SOCIAL MEDICINE: When electronic medical and health records hit the mainstream, patients will likely have more power to access--and share--information about their health and histories. But who will control the data? Image: ISTOCKPHOTO/VISUALVIELD
More In This Article
Some 23 million additional U.S. residents are expected to become more regular users of the U.S. health care system in the next several years, thanks to the passage of health care reform. Digitizing medical data has been touted as one way to help the already burdened system manage the surge in patients. But putting people's health information in databases and online is going to do more than simply reduce redundancies. It is already shifting the very way we seek and receive health care.
"The social dynamics of care are changing," says John Gomez, vice president and chief technology strategy officer at Eclipsys, a medical information technology company. Most patients might not yet be willing to share their latest CT scan images over Facebook, he notes, but many parents post their babies' ultrasound images, and countless patients nowadays use social networking sites to share information about conditions, treatments and doctors.
With greater access to individualized health information—whether that is through a formal electronic medical record, a self-created personal health record or a quick instant-messaging session with a physician—the traditional roles of doctors and patients are undergoing a rapid transition.
"For as long as we've known, health care has been 'I go to the physician, and they tell me what to do, and I do it,'" says Nitu Kashyap, a physician and research fellow at the Yale Center for Medical Informatics. Soon more patients will be arriving at a hospital or doctor's office having reviewed their own record, latest test results and recommended articles about their health concerns. And even more individuals will be able to skip that visit altogether, instead sending a text message or e-mail to their care provider or consulting a personal health record or smart-phone application to answer their questions.
These changes will be bolstered by the nationwide shift to electronic medical records, which has already begun (helped along by $19 billion from the federal government's 2009 economic stimulus package). Although the majority of U.S. hospitals and doctors offices are still struggling to start the changeover, many patients already have electronic medical records—and some even have partial access to them. The MyChart program, in use at Cleveland Clinic, the University of Texas Southwestern Medical Center at Dallas and other facilities, is a Web portal through which patients can see basic medical information as well as some test results.
Other consumers are developing their own personal health records by building profiles on Web sites such as Google Health, which allows users to upload their medical history, medications and even their CT scans and MRIs as well as share them with authorized care providers and others.
Medical data is getting a new digital life, and it is jump-starting a "fundamental change in how care is provided," Gomez says.
Increased access to personal medical information is likely to be a welcome change for patients who want to be more involved with their health care. Further, doctors will be able to use the additional information to make better diagnostic and treatment decisions. But this "explosion of data," as Gomez describes it, could also be a curse for physicians and the health care industry in general.
Doctors might soon be in full possession of most of their patients' health information—from past lab test results to journals of self-reported symptoms—all in searchable form. But with that access comes "an expectation that you will be smarter about how you use that data to treat patients," Gomez says.
This newly available information could eventually lead to liability issues for doctors who fail to take it into account in treatment decisions. Expanded doctor–patient communication also raises liability and even reimbursement questions, Kashyap explains. If "you're having a side effect and I'm managing it by e-mail," she says, "it's not really clear" how liability and reimbursement will be classified for that advice.

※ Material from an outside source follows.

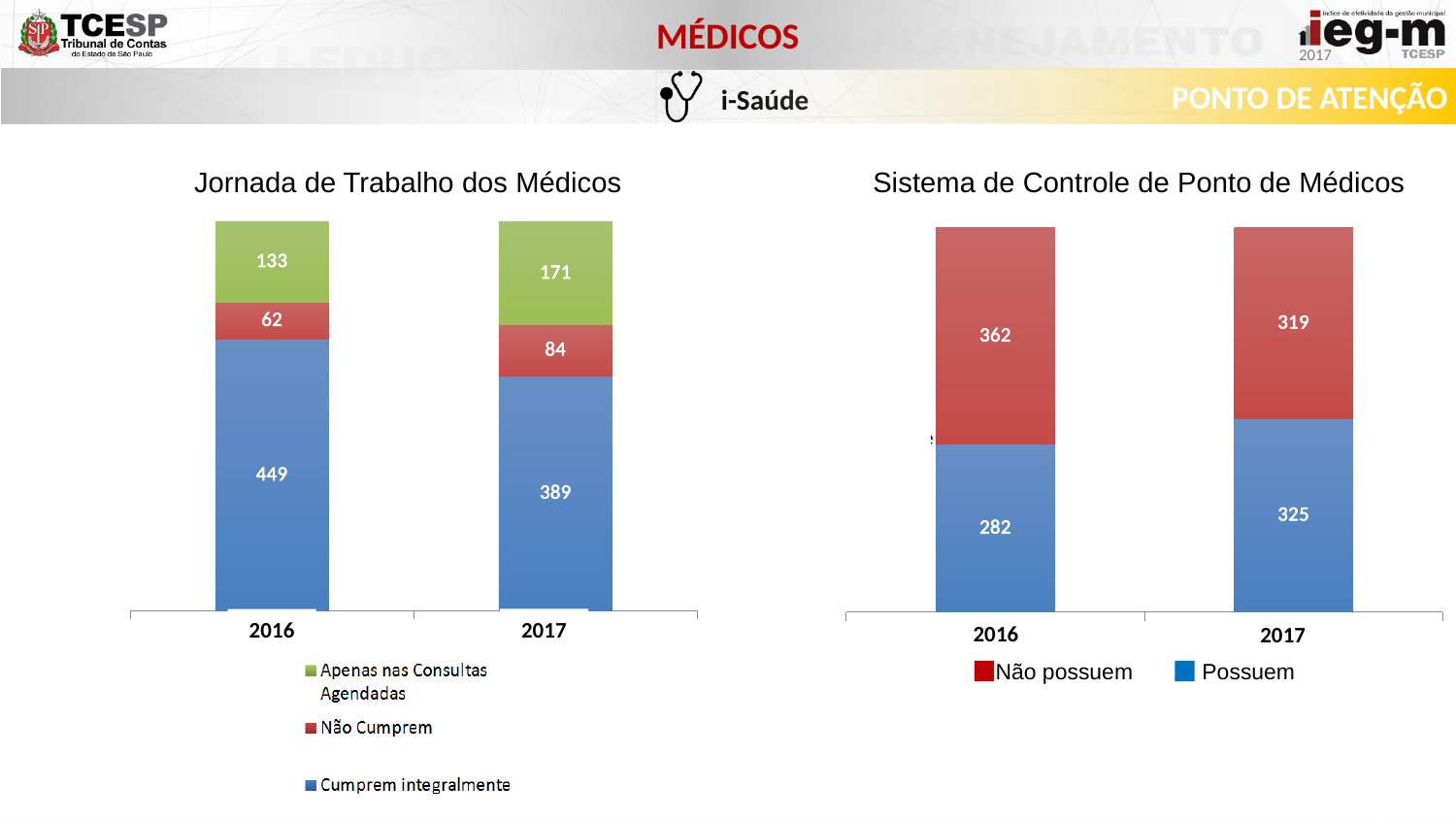
In the chart 'Jornada de Trabalho dos Médicos', what is the value for 'Apenas nas Consultas Agendadas' in 2017? 171 What kind of chart is 'Sistema de Controle de Ponto de Médicos'? stacked bar chart In the chart 'Sistema de Controle de Ponto de Médicos', what is the total of the stacked bar for 2016? 644 In the chart 'Jornada de Trabalho dos Médicos', how many series does the legend list? 3 In the chart 'Jornada de Trabalho dos Médicos', what is the difference between the 'Cumprem integralmente' values for 2016 and 2017? 60 In the chart 'Jornada de Trabalho dos Médicos', does the 'Não Cumprem' value rise or fall from 2016 to 2017? rise In the chart 'Sistema de Controle de Ponto de Médicos', which is larger in 2016: 'Possuem' or 'Não possuem'? Não possuem In the chart 'Jornada de Trabalho dos Médicos', what is the value for 'Não Cumprem' in 2016? 62 In the chart 'Sistema de Controle de Ponto de Médicos', what is the value for 'Não possuem' in 2016? 362 In the chart 'Sistema de Controle de Ponto de Médicos', what is the value for 'Possuem' in 2017? 325 In the chart 'Jornada de Trabalho dos Médicos', what is the value for 'Cumprem integralmente' in 2016? 449 In the chart 'Jornada de Trabalho dos Médicos', what is the total of the stacked bar for 2017? 644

The balance of doctor contact already seems to be shifting. As people expect more access to their doctors—via e-mail, texting and even social media—they might be content with less time face to face or even on the phone. But as in other professions, this digital communication can become a huge time burden. "Physician work flow—it's already almost at a crisis," says Annette Johnson, an associate professor at Wake Forest University Baptist Medical Center, who has studied patient and physician attitudes toward digital medical data. To address the communications demand, some researchers have suggested expanding the responsibilities of nurses and other clinicians, who could help guide patients through basic questions and explanations.
Another way to help reduce the swelling workload for doctors is to encourage participatory medicine, says Dave deBronkart, a former cancer patient and a now patient advocate. In such a partnership, patients would stop expecting doctors to "know everything and do everything," he says. Rather, they would be more actively involved in working with doctors as partners in their care by being more aware of their own health histories, conditions and risk factors.
And this increase in sharing and engaging in the health process—fostered by more and better data—has the potential to improve the doctor–patient relationship, rather than degrading it. "They can be an ally," Kashyap says of patients.